We sometimes talk about the changes in men’s and women’s roles in and out of the home since the 1960s as a gender revolution. Across the industrialized world, gender differences in employment, pay gaps, housework, and childcare have narrowed. But how much does inequality persist?
 
My research shows that parenthood remains a critical turning point, when many couples adjust their division of household and market tasks. Following the birth of a first child, women still spend more time in childcare and housework and less in paid employment -- while men’s work hours change little. This is true even in countries with strong family policies and beliefs in gender equality.

To understand the economic consequences of gender and parenthood, I use surveys that follow couples over many years and track work and earnings trajectories in the years before and after parenthood. I found that before having their first child, women in heterosexual couples make about 40% of the couple’s total earnings. After birth, her earnings drop to less than a third—and remain there for the eight years that follow. The decline in earnings is not as steep as it was 30 years ago, but the gap persists. 

Although we have ample evidence that women with children face discrimination in wages, most of the decrease in mothers’ earnings comes from cutting down on hours of employment. Women become more economically dependent on their partners after having a child, and so are financially unequal and vulnerable, especially given the high incidence of divorce. 

Declines in women’s earnings may also affect couples’ total income and family economic well-being, particularly in a country like the U.S., where there is little public support for families.

Inequality in parenting doesn’t only revolve around paid work and money. Inequalities in the amount of time that mothers and fathers spend with their children are central. Parenting in the U.S.—and elsewhere—is more time-intensive and child-centered than it used to be, but expectations for gender-specific parenting remain strong. Women’s initial commitments to childcare directly following a birth (for example, with breastfeeding) may set couple dynamics in place that are long-lasting.

My research has demonstrated that mothers spend more time with their children than fathers. They are also doing different things. While most fathers spend time with children engaged in play and leisure activities like T.V. or downtime, mothers spend more time doing basic childcare like feeding and bathing small children, cooking, cleaning. Mothers do more solo parenting, experience more sleep disruptions, and have less leisure time overall. My colleagues and I found that these differences account for greater stress and fatigue in parenting for mothers than fathers.

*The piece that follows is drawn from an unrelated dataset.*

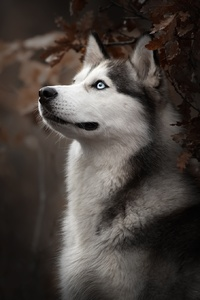320x480 Siberian Husky Dog Breed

Parenthood remains a critical transition that crystallizes traditional gender roles. And while mothers continue to make the bulk of changes in response to the new time demands of parenthood, there are some indications that men’s behavior will drive the second half of a gender revolution. European scholars are starting to see greater evidence of change in fathers’ leave-taking and work adjustments in places that have long-established policies to support a dual-earner dual-care-er family model, like Sweden. So far, the U.S. still lags behind.